Daniel fundó el club Luzdary por una promesa de padre a hija. Así se llamaba su hija que fue violada y asesinada en abril de 2003. Tenía seis años cuando fue encontrada en la bonga en la subida a La Popa. Había desaparecido del gimnasio Chico de Hierro. “Si te llega a pasar algo te prometo que sigo con mi boxeo y contigo”, le dijo en una de las reuniones y veladas boxística que compartieron.
La imagen de la niña morena, vestida de blanco, cabello seco y ondulado, que cuelga de la pared de la casa, le hace quebrar la voz. “Esperaba a los boxeadores, les decía después de sus combates en qué fallaron. ‘Tienes que meter más las manos, el upper de izquierda. Mira que estaba ahogando’, decía. La llevaba a todas partes, al coliseo Bernardo Caraballo, Hotel Hilton, donde hubiera boxeo y siempre estaba pendiente de los niños que no querían entrenar.

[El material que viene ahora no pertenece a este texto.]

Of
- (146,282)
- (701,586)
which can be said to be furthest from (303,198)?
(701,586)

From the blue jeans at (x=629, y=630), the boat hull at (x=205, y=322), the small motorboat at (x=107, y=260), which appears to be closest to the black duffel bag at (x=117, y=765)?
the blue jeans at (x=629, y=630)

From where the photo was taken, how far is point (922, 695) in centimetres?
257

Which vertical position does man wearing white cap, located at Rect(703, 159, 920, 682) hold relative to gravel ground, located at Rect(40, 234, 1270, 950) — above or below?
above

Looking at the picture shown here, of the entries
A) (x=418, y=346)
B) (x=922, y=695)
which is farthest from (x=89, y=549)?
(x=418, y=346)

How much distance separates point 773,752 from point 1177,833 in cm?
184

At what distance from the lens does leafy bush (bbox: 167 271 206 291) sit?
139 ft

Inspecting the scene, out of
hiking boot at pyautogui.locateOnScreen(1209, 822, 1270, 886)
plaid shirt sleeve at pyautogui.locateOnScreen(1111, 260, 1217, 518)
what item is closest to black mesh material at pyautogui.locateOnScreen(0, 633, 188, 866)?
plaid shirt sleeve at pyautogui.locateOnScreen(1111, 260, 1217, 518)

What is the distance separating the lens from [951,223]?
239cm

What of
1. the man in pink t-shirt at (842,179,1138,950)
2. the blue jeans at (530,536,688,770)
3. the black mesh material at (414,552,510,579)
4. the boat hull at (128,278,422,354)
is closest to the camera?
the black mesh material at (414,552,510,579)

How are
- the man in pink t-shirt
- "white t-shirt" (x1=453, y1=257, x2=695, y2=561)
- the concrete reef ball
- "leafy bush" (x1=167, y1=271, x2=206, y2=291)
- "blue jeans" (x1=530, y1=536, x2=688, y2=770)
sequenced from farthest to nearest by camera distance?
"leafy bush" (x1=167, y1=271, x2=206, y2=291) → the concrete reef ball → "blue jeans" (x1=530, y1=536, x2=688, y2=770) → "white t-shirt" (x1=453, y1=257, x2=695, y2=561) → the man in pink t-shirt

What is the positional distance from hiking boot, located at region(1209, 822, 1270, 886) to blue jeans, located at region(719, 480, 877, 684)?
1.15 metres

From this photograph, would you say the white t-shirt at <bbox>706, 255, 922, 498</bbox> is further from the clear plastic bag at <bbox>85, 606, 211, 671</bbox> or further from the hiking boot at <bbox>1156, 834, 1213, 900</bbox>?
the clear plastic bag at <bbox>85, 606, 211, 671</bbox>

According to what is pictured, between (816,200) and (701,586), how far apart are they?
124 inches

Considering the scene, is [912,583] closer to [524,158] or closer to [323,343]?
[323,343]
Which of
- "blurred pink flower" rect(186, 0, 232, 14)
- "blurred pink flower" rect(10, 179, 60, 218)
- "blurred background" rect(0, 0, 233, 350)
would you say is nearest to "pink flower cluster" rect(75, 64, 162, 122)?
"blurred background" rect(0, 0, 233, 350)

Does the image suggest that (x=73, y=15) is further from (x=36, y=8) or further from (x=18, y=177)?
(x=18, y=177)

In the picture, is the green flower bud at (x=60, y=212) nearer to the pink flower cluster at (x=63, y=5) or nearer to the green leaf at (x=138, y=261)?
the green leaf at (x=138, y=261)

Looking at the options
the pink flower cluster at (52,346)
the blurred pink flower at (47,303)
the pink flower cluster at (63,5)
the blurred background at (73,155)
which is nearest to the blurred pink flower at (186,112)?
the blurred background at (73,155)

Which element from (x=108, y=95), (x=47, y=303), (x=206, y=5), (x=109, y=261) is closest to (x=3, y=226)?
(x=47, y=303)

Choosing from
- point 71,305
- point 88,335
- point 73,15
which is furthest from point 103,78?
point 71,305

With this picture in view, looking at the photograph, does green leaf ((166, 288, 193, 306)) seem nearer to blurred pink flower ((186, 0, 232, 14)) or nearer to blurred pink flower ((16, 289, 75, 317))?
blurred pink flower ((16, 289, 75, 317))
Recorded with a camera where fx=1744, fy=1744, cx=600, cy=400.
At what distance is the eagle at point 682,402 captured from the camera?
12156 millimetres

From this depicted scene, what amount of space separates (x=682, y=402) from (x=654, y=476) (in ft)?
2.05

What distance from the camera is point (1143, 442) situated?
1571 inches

Hasta sus casas los iba a buscar”.
La desaparición de la menor dividió a la familia. Nadie quería saber de boxeo. Asegura que María Cabarcas lo ha echado más de tres veces, aunque su compañera lo niega. “No puedo evitar que sigan entrenando niños, pero no volveré a ver una pelea. Es lo que le gusta y se lo respeto”.
Adalberto Martínez, licenciado en matemáticas, tío de Daniel, le define como un ejemplo “digno de imitar”. Fue testigo de cómo inició su sobrino en 1994. “Su lucha es la del hombre que sueña, a pesar de que no recibe reconocimiento”.
Daniel insiste que espera un halago. No exige y asegura que está legalizando su club. “Es con plata porque hay que hacer un papeleo. La Liga me debería ayudar. A veces me dicen que lleve mis pelaos a entrenar al Bernardo Caraballo, pero no tengo dinero. Son mínimo 8 mil pesos para el bus y de dónde los saco”.
La esperanza no muere. Muestra los tubos oxidados y las cuerdas para montar un cuadrilátero hechizo arrumados en uno de los dos cuartos de la casa. “Ya tengo el primer campeón nacional con Johny que ganó en Montería en octubre. Mi trabajo es para tener boxeadores con ‘cojones’ y para que algún día mi familia esté bien. Por ahora veré si hago más cría de mis animales. Tengo que terminar el rancho para morirme tranquilo. Uno trabaja es para los hijos y pa’ la muje y de pronto para un campeón mundial”.